Status Text Description
200 OK The request was successful. The JSON response will be similar to the following:
{
  "results":[
	{"timePeriod":"201305300000","count":17167},
	{"timePeriod":"201305300100","count":18183},
	{"timePeriod":"201305300200","count":17972},
	{"timePeriod":"201305300300","count":18539},
	{"timePeriod":"201305300400","count":18298},
	{"timePeriod":"201305300500","count":15705},
	{"timePeriod":"201305300600","count":14750},
	{"timePeriod":"201305300700","count":13839},
	{"timePeriod":"201305300800","count":14022},
	{"timePeriod":"201305300900","count":14649},
	{"timePeriod":"201305301000","count":15106},
	{"timePeriod":"201305301100","count":17638},
	{"timePeriod":"201305301200","count":19435},
	{"timePeriod":"201305301300","count":20494},
	{"timePeriod":"201305301400","count":21149},
	{"timePeriod":"201305301500","count":21716},
	{"timePeriod":"201305301600","count":23719},
	{"timePeriod":"201305301700","count":23499},
	{"timePeriod":"201305301800","count":21705},
	{"timePeriod":"201305301900","count":22159},
	{"timePeriod":"201305302000","count":21902},
	{"timePeriod":"201305302100","count":20255},
	{"timePeriod":"201305302200","count":19021},
	{"timePeriod":"201305302300","count":17821}
  ]
}
            
400 Bad Request Generally, this response occurs due to the presence of invalid JSON in the request, or where the request failed to send any JSON payload. The corresponding JSON message will look similar to the following:

{"error":{"message":"Invalid JSON. The body must be in the format {\"query\":\"cat OR kitten\",\"bucket\":\"hour\"}","sent":"2014-07-21T17:33:29+00:00"}}
            
401 Unauthorized HTTP authentication failed due to invalid credentials. Log in to console.gnip.com with your credentials to ensure you are using them correctly with your request. The corresponding JSON message will look similar to the following:

{"error":{"message":"Unauthorized: Couldn't authenticate user/password.","sent":"2014-07-16T17:31:38+00:00"}}
			
404 Not Found The resource was not found at the URL to which the request was sent, likely because an incorrect URL was used.
422 Unprocessable Entity This is returned due to invalid parameters in the query -- e.g. invalid PowerTrack rules. The corresponding JSON message will look similar to one of the following:

{"error":{"message":"Could not accept your count request: no viable alternative at character '&' (at position 1)","sent":"2014-07-21T17:36:51+00:00"}}
            
429 Unknown Code Your app has exceeded the limit on connection requests. The corresponding JSON message will look similar to the following:

{"error":{"message":"Rate limit exceeded","sent":"2014-07-16T18:07:27+00:00"}}
			
502 Proxy Error There was an error on Gnip's side. Retry your request using an exponential backoff pattern.
503 Service Unavailable There was an error on Gnip's side. Retry your request using an exponential backoff pattern.

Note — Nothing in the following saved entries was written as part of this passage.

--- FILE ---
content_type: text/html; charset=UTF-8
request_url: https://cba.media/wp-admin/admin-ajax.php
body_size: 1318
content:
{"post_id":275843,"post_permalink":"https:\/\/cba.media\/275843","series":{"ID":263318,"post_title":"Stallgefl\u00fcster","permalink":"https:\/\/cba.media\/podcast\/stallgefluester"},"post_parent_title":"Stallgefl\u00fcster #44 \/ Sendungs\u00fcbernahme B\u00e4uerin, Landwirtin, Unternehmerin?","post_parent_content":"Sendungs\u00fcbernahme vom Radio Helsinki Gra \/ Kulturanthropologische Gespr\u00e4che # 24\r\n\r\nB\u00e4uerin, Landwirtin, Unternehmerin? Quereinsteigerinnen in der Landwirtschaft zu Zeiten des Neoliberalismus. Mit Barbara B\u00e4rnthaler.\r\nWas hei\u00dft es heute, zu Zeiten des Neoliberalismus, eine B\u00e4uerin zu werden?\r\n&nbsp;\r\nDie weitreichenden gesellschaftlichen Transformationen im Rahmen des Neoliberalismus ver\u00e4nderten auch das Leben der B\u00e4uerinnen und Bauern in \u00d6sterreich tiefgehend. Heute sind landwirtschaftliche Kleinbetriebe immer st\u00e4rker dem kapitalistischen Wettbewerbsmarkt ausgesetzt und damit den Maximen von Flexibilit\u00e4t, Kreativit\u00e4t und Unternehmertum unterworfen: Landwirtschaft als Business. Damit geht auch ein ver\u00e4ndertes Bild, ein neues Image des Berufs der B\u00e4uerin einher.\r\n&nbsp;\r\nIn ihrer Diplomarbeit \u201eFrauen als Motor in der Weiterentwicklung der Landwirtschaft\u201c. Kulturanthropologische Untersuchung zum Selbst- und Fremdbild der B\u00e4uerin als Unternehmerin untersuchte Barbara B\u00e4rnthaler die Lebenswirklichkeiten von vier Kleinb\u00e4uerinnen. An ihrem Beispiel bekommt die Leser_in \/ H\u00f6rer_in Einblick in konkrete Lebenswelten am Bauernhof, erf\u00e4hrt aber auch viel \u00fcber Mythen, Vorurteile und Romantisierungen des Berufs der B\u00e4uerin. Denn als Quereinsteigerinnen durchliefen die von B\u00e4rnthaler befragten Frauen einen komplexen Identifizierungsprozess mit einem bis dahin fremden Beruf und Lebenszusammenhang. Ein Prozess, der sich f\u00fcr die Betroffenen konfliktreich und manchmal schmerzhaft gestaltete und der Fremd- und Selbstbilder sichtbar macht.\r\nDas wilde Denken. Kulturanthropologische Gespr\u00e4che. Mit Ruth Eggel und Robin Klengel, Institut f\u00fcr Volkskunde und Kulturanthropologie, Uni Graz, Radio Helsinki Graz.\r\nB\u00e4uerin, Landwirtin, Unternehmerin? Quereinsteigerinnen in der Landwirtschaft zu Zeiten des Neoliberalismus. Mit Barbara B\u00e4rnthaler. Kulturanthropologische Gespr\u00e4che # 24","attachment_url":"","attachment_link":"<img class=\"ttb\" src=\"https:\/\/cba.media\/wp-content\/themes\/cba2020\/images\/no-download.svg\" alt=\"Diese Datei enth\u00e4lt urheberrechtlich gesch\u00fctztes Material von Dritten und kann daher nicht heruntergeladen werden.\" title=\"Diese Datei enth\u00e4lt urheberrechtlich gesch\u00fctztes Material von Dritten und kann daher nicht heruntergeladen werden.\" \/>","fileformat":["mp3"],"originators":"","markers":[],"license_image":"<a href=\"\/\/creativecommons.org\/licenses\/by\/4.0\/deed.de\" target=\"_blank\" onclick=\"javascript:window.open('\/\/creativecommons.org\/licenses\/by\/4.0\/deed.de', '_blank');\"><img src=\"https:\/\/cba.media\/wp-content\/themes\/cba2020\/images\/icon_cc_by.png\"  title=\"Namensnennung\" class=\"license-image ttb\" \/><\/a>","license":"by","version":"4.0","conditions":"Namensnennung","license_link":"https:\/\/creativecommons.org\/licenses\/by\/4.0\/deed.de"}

Note: For Counts requests only, this error may occur for very high-volume queries (e.g. "twitter") that attempt to return counts from the full 30-day time period of the index. In this scenario, before retrying, your app should break your request into multiple requests for smaller time segments. This scenario applies ONLY to Counts requests -- not requests to return Tweets.